INCLUDE BOTH SIDES OF THE COVER PAGE, RESPONSES TO ITEMS 1-7
(INCLUDING EXHIBITS) OF THE SCHEDULE, AND THE SIGNATURE ATTESTATION.
SCHEDULE 13D
CUSIP NO. 172862104 Page 5 of 14 Pages
1. NAME OF REPORTING PERSON
S.S. OR I.R.S. IDENTIFICATION NO. OF ABOVE PERSON:
Roderick H. Dillon, Jr. Foundation
2. CHECK THE APPROPRIATE BOX IF A MEMBER OF A GROUP*
(a) _X_
(b) ___
3. SEC USE ONLY:
4. SOURCE OF FUNDS*:
WC
5. CHECK BOX IF DISCLOSURE OF LEGAL PROCEEDINGS IS REQUIRED
PURSUANT TO ITEMS 2(d) or 2(e):
____
6. CITIZENSHIP OR PLACE OF ORGANIZATION:
Ohio
NUMBER OF SHARES BENEFICIALLY OWNED BY EACH REPORTING PERSON
WITH:
7. SOLE VOTING POWER: 2,000
8. SHARED VOTING POWER: None
9. SOLE DISPOSITIVE POWER: 2,000
10. SHARED DISPOSITIVE POWER: None
11. AGGREGATE AMOUNT BENEFICIALLY OWNED BY EACH REPORTING
PERSON:
2,000
12. CHECK BOX IF THE AGGREGATE AMOUNT IN ROW (11) EXCLUDES
CERTAIN SHARES*:
____
13. PERCENT OF CLASS REPRESENTED BY AMOUNT IN ROW (11):
.030%
14. TYPE OF REPORTING PERSON*:
OO
*SEE INSTRUCTIONS BEFORE FILLING OUT!
INCLUDE BOTH SIDES OF THE COVER PAGE, RESPONSES TO ITEMS 1-7
(INCLUDING EXHIBITS) OF THE SCHEDULE, AND THE SIGNATURE ATTESTATION.
SCHEDULE 13D
CUSIP NO. 172862104 Page 6 of 14 Pages
1. NAME OF REPORTING PERSON
S.S. OR I.R.S. IDENTIFICATION NO. OF ABOVE PERSON:
Bradley C. Shoup - IRA
2. CHECK THE APPROPRIATE BOX IF A MEMBER OF A GROUP*
(a) _X_
(b) ___
3. SEC USE ONLY:
4. SOURCE OF FUNDS*:
PF
5. CHECK BOX IF DISCLOSURE OF LEGAL PROCEEDINGS IS REQUIRED
PURSUANT TO ITEMS 2(d) or 2(e):
____
6. CITIZENSHIP OR PLACE OF ORGANIZATION:
U.S.A.
NUMBER OF SHARES BENEFICIALLY OWNED BY EACH REPORTING PERSON
WITH:
7. SOLE VOTING POWER: 2,000
8. SHARED VOTING POWER: None
9. SOLE DISPOSITIVE POWER: 2,000
10. SHARED DISPOSITIVE POWER: None
11. AGGREGATE AMOUNT BENEFICIALLY OWNED BY EACH REPORTING
PERSON:
2,000
12. CHECK BOX IF THE AGGREGATE AMOUNT IN ROW (11) EXCLUDES
CERTAIN SHARES*:
____
13. PERCENT OF CLASS REPRESENTED BY AMOUNT IN ROW (11):
.030%
14. TYPE OF REPORTING PERSON*:
IN
*SEE INSTRUCTIONS BEFORE FILLING OUT!
INCLUDE BOTH SIDES OF THE COVER PAGE, RESPONSES TO ITEMS 1-7
(INCLUDING EXHIBITS) OF THE SCHEDULE, AND THE SIGNATURE ATTESTATION.
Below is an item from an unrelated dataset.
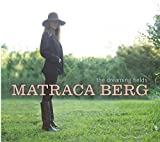 Songtexte von Matraca Berg - The Dreaming Fields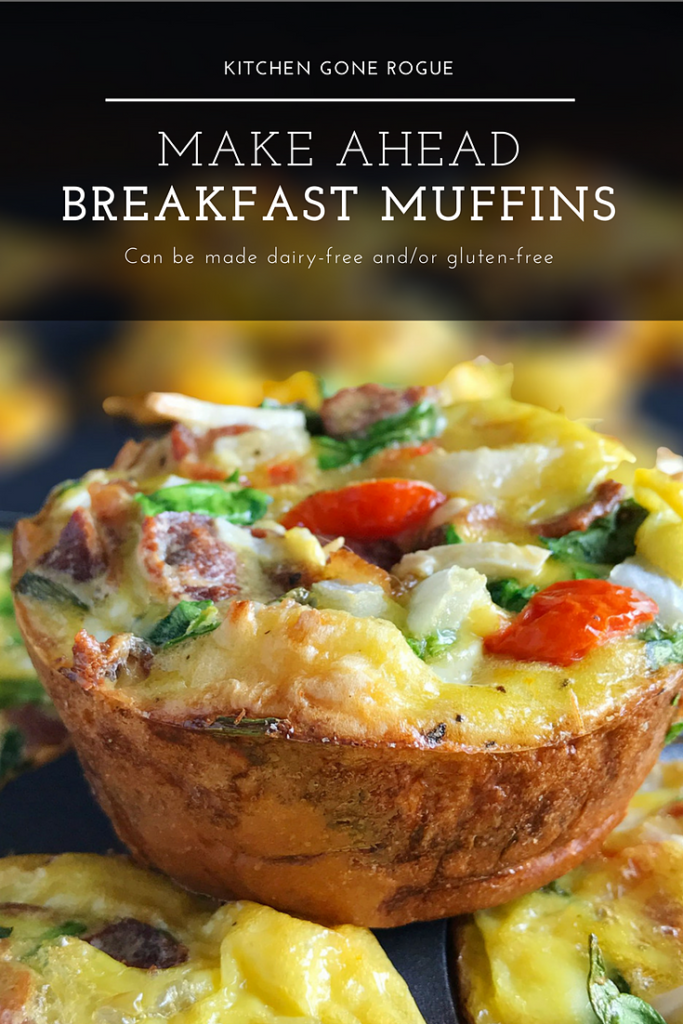 Make Ahead Egg Vegetable Breakfast Muffin Kitchen Gone Rogue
Supplement to Amendment No. 9 to Schedule 13D
Issuer - Citadel Holding Corporation
Reporting Persons - Dillon Investors, L.P., Roderick H. Dillon,
Jr., Roderick H. Dillon, Jr. - IRA, Roderick H. Dillon, Jr.
Foundation and Bradley C. Shoup - IRA.
Item 1. Security and Issuer.
This Amendment No. 9 to Schedule 13D filed by the
reporting persons Dillon Investors, L.P. ("DI"), Roderick H.
Dillon, Jr. ("RHD"), Roderick H. Dillon, Jr.-IRA ("RHD-IRA") and
Roderick H. Dillon, Jr. Foundation ("RHD-Foundation")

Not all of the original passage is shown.